- [Source text]

┄┄┄┄┄┄┄┄┄┄

Review: The Thirsty Dead (1974)

The Thirsty Dead

Directed by Terry Becker
Starring Jennifer Billingsley, Judith McConnell, John Considine, Tani Guthrie

In the 1970s, a decade of unconditioned hair and plaid suit jackets, a cult buried deep in the jungles of the Philippines kidnapped four women from Manila in the middle of a hot summer’s night and imprisoned them in a long, winding cave full of hanging beads and bowls of fruit. And you thought dead people were involved.

The truth is, none of these people are dead. Or thirsty. Not once does someone ask for a glass of water. The only drinking that takes place is the ritualistic drinking of blood, and that’s more necessity than anything else. It’s not like cult members are mixing pitchers of Kool-Aid in the cave kitchen to hand out during morning yoga. A more appropriate title would be “The Elderly Youth.” Because you see, ah – well – it’s complicated.

┄┄┄┄┄┄┄┄┄┄

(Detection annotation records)
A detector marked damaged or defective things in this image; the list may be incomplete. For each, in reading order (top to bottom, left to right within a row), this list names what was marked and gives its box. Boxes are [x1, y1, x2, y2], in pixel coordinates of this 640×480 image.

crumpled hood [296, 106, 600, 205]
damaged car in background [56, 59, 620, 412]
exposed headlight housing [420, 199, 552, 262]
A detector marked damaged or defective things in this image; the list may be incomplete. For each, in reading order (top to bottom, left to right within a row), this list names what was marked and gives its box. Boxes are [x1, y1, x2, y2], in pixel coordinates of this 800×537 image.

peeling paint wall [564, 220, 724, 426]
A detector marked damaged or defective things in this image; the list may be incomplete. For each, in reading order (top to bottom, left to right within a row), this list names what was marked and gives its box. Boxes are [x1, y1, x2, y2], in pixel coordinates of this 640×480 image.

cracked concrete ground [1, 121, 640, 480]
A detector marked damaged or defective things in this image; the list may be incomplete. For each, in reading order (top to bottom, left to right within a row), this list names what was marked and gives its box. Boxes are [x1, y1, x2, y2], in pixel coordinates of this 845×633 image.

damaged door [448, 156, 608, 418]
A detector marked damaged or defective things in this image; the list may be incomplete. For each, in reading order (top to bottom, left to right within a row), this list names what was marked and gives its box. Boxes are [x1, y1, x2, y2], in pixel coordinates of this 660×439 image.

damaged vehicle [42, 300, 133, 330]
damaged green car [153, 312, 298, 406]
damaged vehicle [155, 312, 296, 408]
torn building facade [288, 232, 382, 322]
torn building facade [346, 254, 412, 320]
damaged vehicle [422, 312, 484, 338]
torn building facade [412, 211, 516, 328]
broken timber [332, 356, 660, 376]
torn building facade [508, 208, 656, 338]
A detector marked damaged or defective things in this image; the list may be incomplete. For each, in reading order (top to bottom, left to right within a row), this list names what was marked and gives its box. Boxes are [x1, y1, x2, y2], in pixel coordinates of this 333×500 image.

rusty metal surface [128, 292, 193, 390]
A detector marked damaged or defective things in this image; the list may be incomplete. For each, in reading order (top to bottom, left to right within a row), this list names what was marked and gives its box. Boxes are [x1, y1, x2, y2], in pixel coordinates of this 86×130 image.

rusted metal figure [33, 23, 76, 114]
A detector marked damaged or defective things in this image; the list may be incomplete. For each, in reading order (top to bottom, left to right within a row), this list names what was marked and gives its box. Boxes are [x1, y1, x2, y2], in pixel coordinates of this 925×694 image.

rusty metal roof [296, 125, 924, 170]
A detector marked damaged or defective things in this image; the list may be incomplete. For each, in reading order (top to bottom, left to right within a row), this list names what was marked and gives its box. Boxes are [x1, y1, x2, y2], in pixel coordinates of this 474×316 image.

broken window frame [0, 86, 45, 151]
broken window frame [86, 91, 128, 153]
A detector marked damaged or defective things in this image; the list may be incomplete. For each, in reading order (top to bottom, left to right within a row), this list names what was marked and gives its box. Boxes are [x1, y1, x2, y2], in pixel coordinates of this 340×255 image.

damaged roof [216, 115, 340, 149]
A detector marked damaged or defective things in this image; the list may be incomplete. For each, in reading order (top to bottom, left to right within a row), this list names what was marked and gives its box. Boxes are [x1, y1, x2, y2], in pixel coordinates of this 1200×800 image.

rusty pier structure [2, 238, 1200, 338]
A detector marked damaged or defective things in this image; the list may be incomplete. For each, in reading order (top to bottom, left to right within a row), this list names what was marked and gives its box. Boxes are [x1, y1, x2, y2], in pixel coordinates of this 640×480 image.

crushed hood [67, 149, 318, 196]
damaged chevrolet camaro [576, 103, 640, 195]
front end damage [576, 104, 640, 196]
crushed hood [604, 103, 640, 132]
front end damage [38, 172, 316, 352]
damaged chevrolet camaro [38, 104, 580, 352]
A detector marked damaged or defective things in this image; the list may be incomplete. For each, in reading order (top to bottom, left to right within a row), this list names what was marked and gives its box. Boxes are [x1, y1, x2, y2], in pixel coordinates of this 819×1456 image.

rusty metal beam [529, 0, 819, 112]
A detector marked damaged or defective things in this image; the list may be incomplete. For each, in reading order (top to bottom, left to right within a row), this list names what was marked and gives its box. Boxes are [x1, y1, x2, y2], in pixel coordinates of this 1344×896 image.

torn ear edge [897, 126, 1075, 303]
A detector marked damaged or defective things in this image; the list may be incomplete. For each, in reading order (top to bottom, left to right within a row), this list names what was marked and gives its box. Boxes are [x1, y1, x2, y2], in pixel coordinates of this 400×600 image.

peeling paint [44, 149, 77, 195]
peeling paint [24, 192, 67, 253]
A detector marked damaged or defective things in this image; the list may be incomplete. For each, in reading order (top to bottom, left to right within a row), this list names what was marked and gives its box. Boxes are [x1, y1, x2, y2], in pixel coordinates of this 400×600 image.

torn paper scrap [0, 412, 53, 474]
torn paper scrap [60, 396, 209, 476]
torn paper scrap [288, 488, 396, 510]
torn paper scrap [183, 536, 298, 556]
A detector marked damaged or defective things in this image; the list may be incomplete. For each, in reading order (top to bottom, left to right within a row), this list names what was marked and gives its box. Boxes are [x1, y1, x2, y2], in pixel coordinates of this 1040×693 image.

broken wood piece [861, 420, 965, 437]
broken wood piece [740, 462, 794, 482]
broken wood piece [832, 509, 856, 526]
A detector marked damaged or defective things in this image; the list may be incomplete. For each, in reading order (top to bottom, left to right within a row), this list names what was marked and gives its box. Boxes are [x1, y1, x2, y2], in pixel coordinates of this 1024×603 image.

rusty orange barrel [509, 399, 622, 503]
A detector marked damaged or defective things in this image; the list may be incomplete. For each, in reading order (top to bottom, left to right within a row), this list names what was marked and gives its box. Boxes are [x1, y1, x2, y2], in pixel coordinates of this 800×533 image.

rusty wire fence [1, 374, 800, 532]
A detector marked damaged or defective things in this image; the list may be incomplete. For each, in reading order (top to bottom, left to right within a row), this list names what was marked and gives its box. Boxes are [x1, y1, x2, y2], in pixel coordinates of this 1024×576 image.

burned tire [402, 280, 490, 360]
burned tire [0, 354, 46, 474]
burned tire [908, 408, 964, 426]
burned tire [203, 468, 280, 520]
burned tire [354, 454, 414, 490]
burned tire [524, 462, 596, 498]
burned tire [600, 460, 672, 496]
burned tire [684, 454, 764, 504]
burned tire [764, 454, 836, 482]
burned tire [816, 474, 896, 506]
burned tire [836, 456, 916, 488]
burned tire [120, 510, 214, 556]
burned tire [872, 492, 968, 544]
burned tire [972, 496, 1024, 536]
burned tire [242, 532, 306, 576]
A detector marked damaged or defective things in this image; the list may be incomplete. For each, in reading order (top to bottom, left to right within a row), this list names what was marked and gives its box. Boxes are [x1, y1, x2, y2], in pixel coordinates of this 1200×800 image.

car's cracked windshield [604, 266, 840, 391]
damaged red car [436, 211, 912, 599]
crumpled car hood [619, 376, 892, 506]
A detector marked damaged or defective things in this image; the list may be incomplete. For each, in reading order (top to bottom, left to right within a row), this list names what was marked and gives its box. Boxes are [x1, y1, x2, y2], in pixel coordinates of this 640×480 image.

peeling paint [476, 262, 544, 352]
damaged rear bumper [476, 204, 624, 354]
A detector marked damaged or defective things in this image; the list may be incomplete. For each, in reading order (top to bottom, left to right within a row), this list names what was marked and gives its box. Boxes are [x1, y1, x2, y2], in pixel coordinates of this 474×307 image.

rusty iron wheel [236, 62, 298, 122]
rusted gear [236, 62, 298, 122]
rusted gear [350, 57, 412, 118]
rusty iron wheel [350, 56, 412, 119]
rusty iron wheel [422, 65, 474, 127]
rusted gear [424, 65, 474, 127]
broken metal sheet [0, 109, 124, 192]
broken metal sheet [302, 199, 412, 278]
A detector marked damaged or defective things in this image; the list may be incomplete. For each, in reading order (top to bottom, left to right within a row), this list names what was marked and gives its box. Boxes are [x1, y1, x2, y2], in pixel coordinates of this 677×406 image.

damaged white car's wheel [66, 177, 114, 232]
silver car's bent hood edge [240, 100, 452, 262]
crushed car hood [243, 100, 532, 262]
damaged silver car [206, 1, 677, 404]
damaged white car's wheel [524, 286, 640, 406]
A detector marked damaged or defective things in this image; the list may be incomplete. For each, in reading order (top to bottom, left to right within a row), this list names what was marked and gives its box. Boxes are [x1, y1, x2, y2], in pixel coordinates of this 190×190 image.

┄┄┄┄┄┄┄┄┄┄

- [Task to complete] Copy out the review of The Thirsty Dead in full, word for word.

- [Exercise output]
Review: The Thirsty Dead (1974)

The Thirsty Dead

Directed by Terry Becker
Starring Jennifer Billingsley, Judith McConnell, John Considine, Tani Guthrie

In the 1970s, a decade of unconditioned hair and plaid suit jackets, a cult buried deep in the jungles of the Philippines kidnapped four women from Manila in the middle of a hot summer’s night and imprisoned them in a long, winding cave full of hanging beads and bowls of fruit. And you thought dead people were involved.

The truth is, none of these people are dead. Or thirsty. Not once does someone ask for a glass of water. The only drinking that takes place is the ritualistic drinking of blood, and that’s more necessity than anything else. It’s not like cult members are mixing pitchers of Kool-Aid in the cave kitchen to hand out during morning yoga. A more appropriate title would be “The Elderly Youth.” Because you see, ah – well – it’s complicated.